I have the Roo and Poetic case. I like the Poetic better. I hate velcro in the Roo case and trying to align it back in the case after removing it is not easy. I dislike uneven sides so if it isn't perfect it really bothers me. That is my issue.  The touch screen area at the bottom is a problem for me with the case edge too close to the touch area. The Poetic case has a snap for holding the Fire in the case. It easily spins around to landscape. Also, the end where the power button is about 1/4 inch away from the screen which makes the touch area more accessible and responsive.

I also have the AYL case that I am currently using and like just as much if not more than the Poetic case. When I bought it I paid < $10 with shipping. Still a great deal at 15.99, IMO.


----------



## Ann in Arlington (Oct 27, 2008)

I've got the AYL teri mentions and I'm reasonably happy with it.  There's a little more case visible around the edges than the picture makes it seem like.  It is held to the case via super sticky silicone stuff that does seem to hold really well. It seems to be really good quality and I feel it does protect the device well.  The easel design is pretty elegant but you can't really go 360° without removing/replacing the Fire.
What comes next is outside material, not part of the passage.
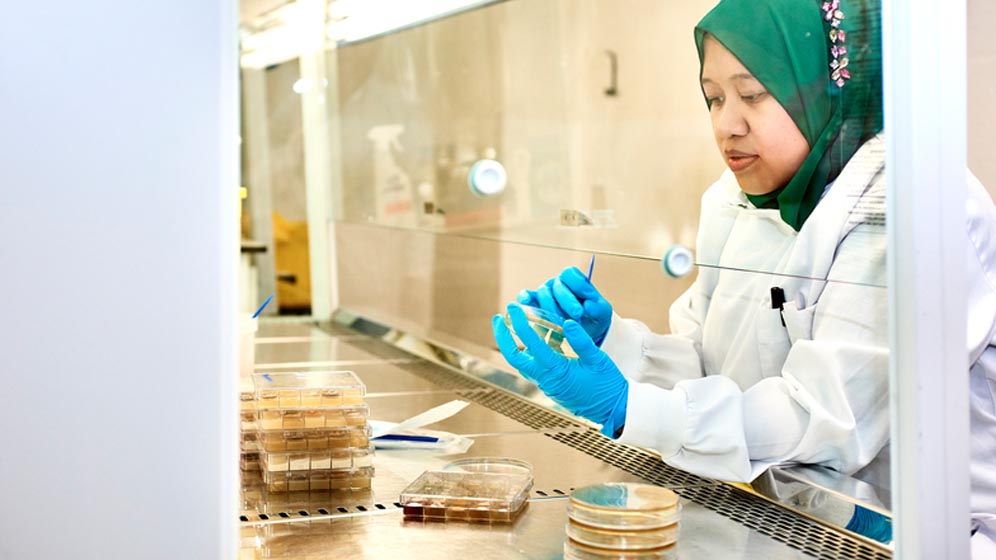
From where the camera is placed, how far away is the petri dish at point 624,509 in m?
1.09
I have had the roo type case for my Xoom. . .here's the thing. . . actually with all of the ones you linked to, Geoffrey . . . .they all require you to slip the fire into a slipcase sort of thing.  But I kinda like the look better with it not in a case -- the screen and black border completely visible.  What I'd REALLY like is something that holds it sort of like the stock Kindle cases hold the latest Kindle and Kindle Touch. That said, I'm not a fan of Velcro, which is utilized by the Roo, though it does allow you to remove the Fire pretty easily entirely.  Looks like that option is there with the Poetic as well, but not the Deft.  Though the Deft does seem to be rather neatly designed for rotation.

Then of course there's color choice. 

Bottom line, I'm not very helpful.   But they all do have decent reviews. . . . .


----------



## Kelvweb (Nov 18, 2011)

I have the Poetic case and really like it. It rotates on a snap vs. velcro.

There's a short review of it here: http://androidadvices.com/amazon-kindle-fire-leather-cases-covers/


----------



## Raffeer (Nov 19, 2008)

Love the AYL case. Lucked into it at 9.99 but just bought a few for presents at the current price of 15.95. Fire works well with the cover. I like the way the case sticks out about a 1/4 of an inch all around. I feel it better protects the device. Also the soft feel of the leather is nice.
Of all the covers I have had for Kindle devices this is definitely my favorite..


----------



## bordercollielady (Nov 21, 2008)

I have the Poetic but will return it.  I like the looks but the material makes it not very sturdy propped up.  Hard to explain - but it doesn't stand firmly in the slots meant to keep it vertical.  Not sure what I will try next..right now I have my fire in my Medge Capital jacket.. but I really want something that will stay propped up.


----------



## Meemo (Oct 27, 2008)

Raffeer said:


> Love the AYL case. Lucked into it at 9.99 but just bought a few for presents at the current price of 15.95. Fire works well with the cover. I like the way the case sticks out about a 1/4 of an inch all around. I feel it better protects the device. Also the soft feel of the leather is nice.
> Of all the covers I have had for Kindle devices this is definitely my favorite..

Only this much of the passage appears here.